Qual è il ruolo delle Chiese?
Attraverso la Commissione delle Conferenze episcopali della Comunità Europea (Comece) possiamo arrivare a dare, all’Europa, suggerimenti, consigli e una testimonianza chiara. Così come esistono strumenti fondamentali quali il Consiglio delle Conferenze episcopali europee. Poi, c’è Caritas Europa e la presenza di Associazioni e movimenti ecclesiali articolati anche a livello europeo. La strada è sentirsi parte viva dell’Europa, cittadini europei, dare il proprio contributo, anche critico là dove le cose non vanno.

Ci sono anche temi simbolici su cui insistere, come ha richiamato l’Arcivescovo?

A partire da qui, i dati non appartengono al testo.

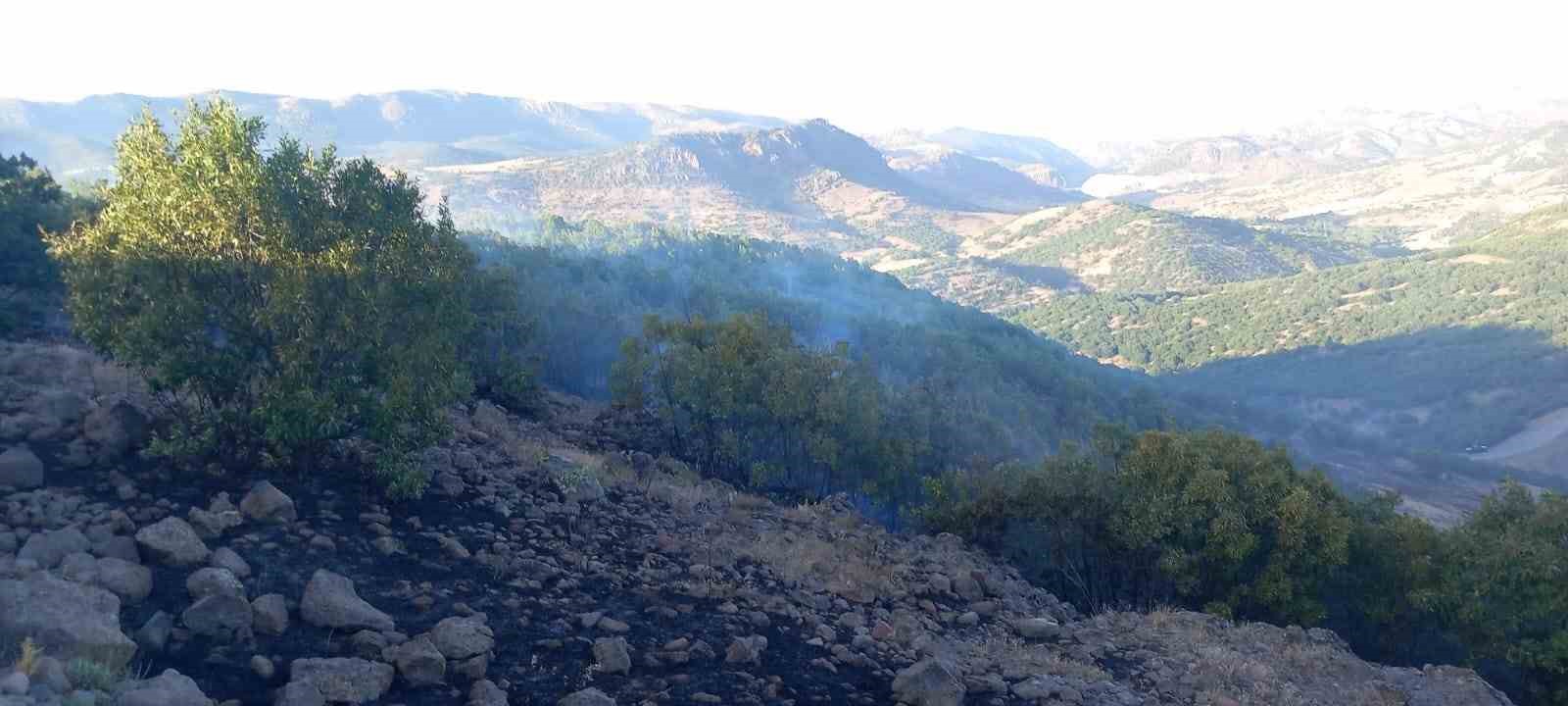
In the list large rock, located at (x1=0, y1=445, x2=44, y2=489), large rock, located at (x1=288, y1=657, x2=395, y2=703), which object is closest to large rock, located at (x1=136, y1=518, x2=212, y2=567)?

Qualche settimana fa ho ascoltato un bell’intervento del professor Valerio Onida, presidente emerito della Corte Costituzionale, che ha detto: «Ricordiamoci sempre che c’è una Giornata dell’Europa, il 9 maggio; un motto, “Uniti nella diversità”; una bandiera, con dodici stelle e un Inno». Si deve sapere andare oltre i segni, ma indicandoli nel loro giusto valore. Siamo ormai in tanti: bisogna tenersi per mano e aiutarsi vicendevolmente con grande passione, sia con la solidarietà interna, sia nei confronti delle zone meno favorite dell’Unione.

I cristiani non possono che essere europeisti, considerando il Magistero?
È impossibile dimenticare il contributo portato sia dai Pontefici – da Pio XII a Francesco, ribadito anche nel recentissimo viaggio in Macedonia, sia dai nostri Pastori ambrosiani, da san Montini al cardinale Martini, presidente del Ccee per tanti anni, fino all’attuale Arcivescovo, intervenuto più volte opportunamente su questi temi.